== TASK INPUTS
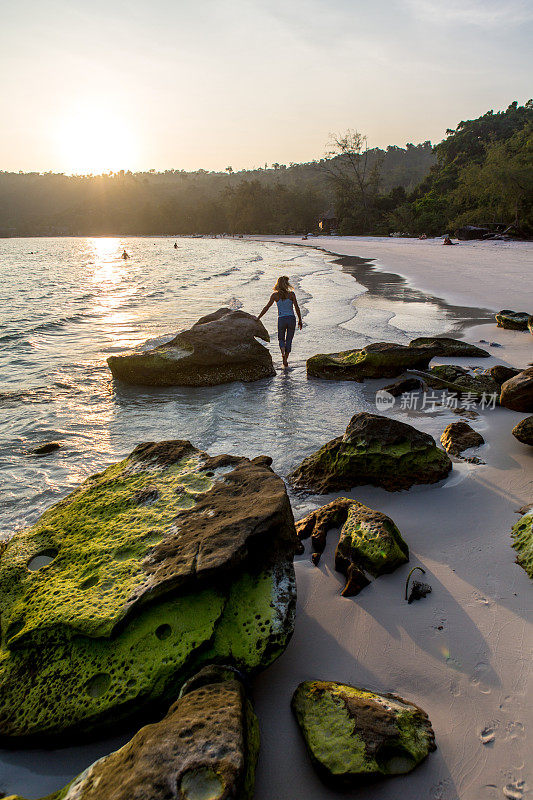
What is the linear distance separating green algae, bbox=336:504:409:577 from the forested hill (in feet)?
245

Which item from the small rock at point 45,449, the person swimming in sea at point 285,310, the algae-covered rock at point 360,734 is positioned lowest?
the small rock at point 45,449

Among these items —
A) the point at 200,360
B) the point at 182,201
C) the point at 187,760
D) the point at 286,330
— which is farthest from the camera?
the point at 182,201

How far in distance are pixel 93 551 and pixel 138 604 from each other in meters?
0.71

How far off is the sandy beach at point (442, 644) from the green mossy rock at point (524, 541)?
54 millimetres

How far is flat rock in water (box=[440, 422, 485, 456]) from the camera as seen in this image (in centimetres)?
506

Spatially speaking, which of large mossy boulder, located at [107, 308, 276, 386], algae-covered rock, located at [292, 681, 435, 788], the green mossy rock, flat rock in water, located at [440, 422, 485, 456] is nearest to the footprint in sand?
algae-covered rock, located at [292, 681, 435, 788]

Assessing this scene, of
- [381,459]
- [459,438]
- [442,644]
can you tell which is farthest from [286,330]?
[442,644]

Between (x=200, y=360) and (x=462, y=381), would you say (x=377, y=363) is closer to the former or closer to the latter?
(x=462, y=381)

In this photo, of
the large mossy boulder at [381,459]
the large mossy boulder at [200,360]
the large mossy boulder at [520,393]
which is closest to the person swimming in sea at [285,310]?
the large mossy boulder at [200,360]

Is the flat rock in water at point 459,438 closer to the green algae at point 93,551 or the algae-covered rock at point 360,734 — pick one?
the green algae at point 93,551

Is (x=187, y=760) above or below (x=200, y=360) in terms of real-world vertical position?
above

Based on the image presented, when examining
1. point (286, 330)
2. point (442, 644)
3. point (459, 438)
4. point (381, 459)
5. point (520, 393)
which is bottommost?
point (442, 644)

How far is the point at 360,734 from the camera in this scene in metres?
2.04

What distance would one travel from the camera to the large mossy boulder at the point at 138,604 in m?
2.32
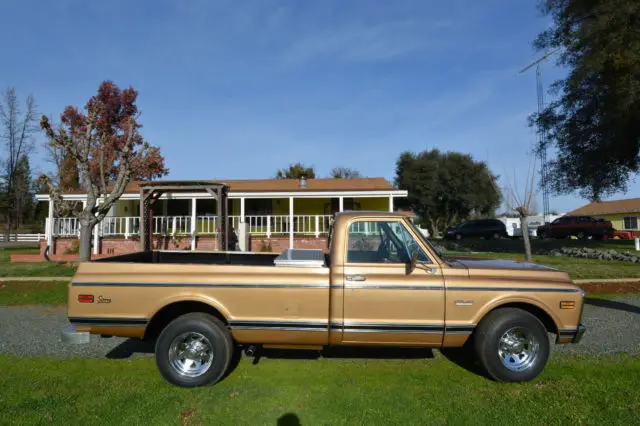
====
__THE EXERCISE__
Render the data as a numbered list, starting with the line containing "What distance would" and going on through the end of the data. Skip blank lines and leave the pictures out.

__RESPONSE TO THIS TASK__
1. What distance would one travel from the camera to the large mossy boulder at the point at 138,604 in m?
2. 2.32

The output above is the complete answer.